— PASSAGE PROVIDED —
This Rage Reset Button Saves Good Relationships When was the last time you were upset? I mean REALLY upset.

Like Stacy. “It was like there was liquid anger in my veins,” she said. “I was so mad.”

Her boyfriend canceled their anniversary dinner because he thought the timing was “inconvenient” for his work schedule. She can remember what it felt like to this day.

Thankfully, she wasn’t able to confront her guy about it right away. It was a weekday and both were at work. She had to wait hours before she had a chance to talk to him.

During that time, she calmed down.  That allowed her to think clearly about the best approach for the long-term health of the relationship.

Was she still upset? You betcha. But the intensity of her emotions leveled out. Instead of speaking from raw emotion, she was able to effectively communicate why his decision hurt her. And he seemed remorseful instead of defensive.

— WHAT TO WORK ON —
• a. In the rage reset article above, what reason did Stacy's boyfriend give for canceling their anniversary dinner?
• b. Please continue the rage reset article above from the point where it stops.

— INFORMATION PROVIDED —

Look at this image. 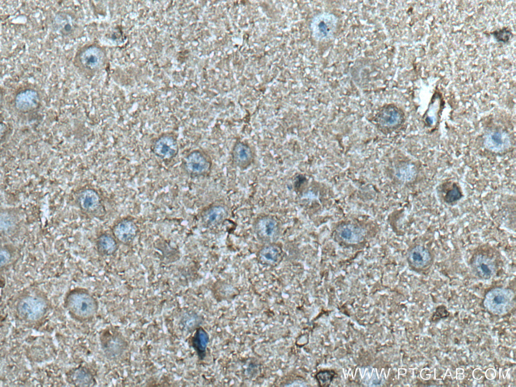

— TASK RESPONSES —
• a. He thought the timing was "inconvenient" for his work schedule.

• b.
If she’d talked to him while she was still in the throes of intense emotion, their conversation wouldn’t have been nearly as productive.

Now, back to the last time YOU were upset. How long did it take for the feelings of frustration to fade a bit? Were you livid for only a few minutes, or were you ready to start World War III?

However long it takes you to cool off, going toe-to-toe with your guy (or anyone else) while you’re fuming is never a good idea.

There’s definitely a time and place for strong emotions. It’s appropriate to tell him you’re upset and why. But you want that conversation to move you forward as a couple, not just start a fight.

So when he does something upsetting, it is imperative that you tame those wild emotions BEFORE you try to talk to him.

Luckily, you have what author Karl Albrecht calls a “magic reset button” that can put you in a calmer frame of mind immediately.[i]

But before you can use your magic reset button you have to “install” it. Here’s how.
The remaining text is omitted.